確かに文章に自分のことを書き込み過ぎては、読み手は興ざめする。近年は一般紙にも末尾に記者の名を記すようになった。多くの人はその名を知らないし記憶することはない。書いた尻から情況は変わる。翌日には古くて間の抜けたものになる。
記すならば書いた年月日を印した方がよい。アリバイになる。コロナが流行する前と今では書き手も、受ける読者の感想も違ってしまう。
近年ではツイッターやSNSが主流となりみんな自分で発信する。返信は「いいね」の一言にしても数が多いと処理するだけでもやっかいだ。「ともだちの友達はみな友達」ではない。
目下、日本中で渦巻いているのがワクチン接種の混乱ぶりだ。
まずはスターの接種券だけだ。夫は遅れてもはやオリンピックに突入後だ。
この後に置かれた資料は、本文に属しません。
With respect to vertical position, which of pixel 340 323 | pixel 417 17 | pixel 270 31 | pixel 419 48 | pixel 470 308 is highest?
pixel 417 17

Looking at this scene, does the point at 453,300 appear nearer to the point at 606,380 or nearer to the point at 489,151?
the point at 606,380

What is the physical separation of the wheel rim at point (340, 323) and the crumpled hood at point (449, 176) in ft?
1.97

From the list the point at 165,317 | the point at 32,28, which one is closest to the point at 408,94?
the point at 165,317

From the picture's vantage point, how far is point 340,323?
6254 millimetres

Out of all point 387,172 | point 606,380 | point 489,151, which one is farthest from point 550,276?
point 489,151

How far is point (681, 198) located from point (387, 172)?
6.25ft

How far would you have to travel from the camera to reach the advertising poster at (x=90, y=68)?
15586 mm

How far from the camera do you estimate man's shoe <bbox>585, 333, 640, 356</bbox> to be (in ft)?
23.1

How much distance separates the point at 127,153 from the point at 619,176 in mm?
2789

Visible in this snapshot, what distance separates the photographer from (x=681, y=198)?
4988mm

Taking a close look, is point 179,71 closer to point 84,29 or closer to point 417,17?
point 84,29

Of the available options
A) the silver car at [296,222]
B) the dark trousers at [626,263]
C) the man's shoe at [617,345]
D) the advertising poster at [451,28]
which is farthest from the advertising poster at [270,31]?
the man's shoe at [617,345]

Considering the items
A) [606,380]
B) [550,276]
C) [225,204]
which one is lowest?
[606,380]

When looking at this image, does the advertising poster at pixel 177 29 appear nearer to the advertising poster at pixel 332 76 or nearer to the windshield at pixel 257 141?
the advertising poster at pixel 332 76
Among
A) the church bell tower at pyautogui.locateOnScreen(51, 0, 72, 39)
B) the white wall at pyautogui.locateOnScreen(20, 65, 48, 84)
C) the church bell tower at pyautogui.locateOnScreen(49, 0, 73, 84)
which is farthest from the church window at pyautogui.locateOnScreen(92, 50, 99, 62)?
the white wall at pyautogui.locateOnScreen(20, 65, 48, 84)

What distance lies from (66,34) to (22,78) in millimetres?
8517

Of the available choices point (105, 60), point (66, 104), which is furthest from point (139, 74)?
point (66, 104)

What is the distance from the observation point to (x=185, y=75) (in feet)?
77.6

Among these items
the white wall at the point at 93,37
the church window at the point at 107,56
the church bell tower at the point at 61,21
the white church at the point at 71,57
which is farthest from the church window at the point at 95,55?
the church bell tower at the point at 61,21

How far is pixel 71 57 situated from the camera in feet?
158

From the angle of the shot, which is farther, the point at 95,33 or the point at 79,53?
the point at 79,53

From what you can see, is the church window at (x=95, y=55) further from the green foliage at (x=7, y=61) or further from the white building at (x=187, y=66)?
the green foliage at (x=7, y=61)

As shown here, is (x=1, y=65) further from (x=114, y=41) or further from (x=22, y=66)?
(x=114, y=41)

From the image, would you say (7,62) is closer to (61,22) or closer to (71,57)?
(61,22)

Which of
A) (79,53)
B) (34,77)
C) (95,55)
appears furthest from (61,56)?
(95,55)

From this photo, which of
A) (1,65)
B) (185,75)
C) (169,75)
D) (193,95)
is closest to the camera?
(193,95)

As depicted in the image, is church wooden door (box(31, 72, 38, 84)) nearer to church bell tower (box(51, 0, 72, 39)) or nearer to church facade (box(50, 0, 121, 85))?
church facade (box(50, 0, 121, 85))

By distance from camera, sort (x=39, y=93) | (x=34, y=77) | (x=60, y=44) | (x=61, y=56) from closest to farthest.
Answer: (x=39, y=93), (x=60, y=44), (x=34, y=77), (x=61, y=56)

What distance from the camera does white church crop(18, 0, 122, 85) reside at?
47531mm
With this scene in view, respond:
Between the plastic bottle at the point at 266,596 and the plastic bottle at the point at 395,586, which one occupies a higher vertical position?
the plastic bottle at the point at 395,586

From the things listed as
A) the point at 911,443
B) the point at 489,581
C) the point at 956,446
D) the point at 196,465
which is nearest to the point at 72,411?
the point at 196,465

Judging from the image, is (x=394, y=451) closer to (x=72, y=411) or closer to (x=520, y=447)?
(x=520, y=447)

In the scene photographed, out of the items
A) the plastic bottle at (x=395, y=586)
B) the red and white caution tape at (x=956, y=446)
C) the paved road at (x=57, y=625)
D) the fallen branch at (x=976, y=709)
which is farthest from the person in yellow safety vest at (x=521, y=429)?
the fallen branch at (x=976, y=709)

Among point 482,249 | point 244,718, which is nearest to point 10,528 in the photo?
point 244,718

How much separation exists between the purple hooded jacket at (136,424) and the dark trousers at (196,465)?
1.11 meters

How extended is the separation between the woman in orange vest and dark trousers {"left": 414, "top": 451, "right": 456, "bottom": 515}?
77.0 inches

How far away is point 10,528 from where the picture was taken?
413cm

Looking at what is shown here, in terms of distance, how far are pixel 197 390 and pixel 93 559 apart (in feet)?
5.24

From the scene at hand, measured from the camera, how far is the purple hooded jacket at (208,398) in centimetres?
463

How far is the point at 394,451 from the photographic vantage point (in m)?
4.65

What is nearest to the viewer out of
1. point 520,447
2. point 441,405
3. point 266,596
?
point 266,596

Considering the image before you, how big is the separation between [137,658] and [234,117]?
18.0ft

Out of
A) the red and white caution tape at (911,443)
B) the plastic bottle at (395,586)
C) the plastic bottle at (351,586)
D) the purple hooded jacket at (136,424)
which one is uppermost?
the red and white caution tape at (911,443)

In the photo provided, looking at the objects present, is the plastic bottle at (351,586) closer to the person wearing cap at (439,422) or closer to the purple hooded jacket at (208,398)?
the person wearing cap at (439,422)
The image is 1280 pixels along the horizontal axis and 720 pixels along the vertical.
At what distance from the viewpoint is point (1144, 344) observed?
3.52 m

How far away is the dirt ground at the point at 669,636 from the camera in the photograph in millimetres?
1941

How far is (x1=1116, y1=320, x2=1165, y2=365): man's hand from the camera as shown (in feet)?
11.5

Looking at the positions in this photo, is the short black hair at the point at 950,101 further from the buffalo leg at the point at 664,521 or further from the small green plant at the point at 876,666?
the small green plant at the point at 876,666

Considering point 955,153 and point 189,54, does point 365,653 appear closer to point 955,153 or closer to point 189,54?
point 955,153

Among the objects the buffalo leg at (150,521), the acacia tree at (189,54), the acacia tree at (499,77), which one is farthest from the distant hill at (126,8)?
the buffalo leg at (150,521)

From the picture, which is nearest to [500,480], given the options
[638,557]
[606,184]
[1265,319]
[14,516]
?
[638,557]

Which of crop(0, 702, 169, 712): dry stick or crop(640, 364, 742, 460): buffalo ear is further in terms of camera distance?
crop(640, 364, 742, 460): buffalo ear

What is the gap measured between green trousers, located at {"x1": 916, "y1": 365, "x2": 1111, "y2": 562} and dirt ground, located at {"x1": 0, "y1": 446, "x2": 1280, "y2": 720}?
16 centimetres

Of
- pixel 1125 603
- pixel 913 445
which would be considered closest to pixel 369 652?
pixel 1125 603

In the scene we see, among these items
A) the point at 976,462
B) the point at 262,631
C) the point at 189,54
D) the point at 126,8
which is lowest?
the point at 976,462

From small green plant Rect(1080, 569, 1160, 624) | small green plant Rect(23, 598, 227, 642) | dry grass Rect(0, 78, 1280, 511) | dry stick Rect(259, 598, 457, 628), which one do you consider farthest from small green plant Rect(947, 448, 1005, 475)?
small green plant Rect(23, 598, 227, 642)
しかも突如大規模接種場が設営されて先に発車した各駅電車が後から来た急行に抜かれる気分だ。
当然乗り換える人も多いはずだからワクチンはダブルだろうし混乱もいましばらく続くだろう。ただ夫婦別々に打ったほうがいざ副作用が出たときに何かとよろしいとの理屈を聞いて、「塞翁が馬」の故事をおもいだした。結果良ければすべてよしというべきなのか。ワクチン狂騒曲はまだまだ続くに違いない。
ここまで書いてきたものの、どうだろう。どうしても私事を書いてしまう。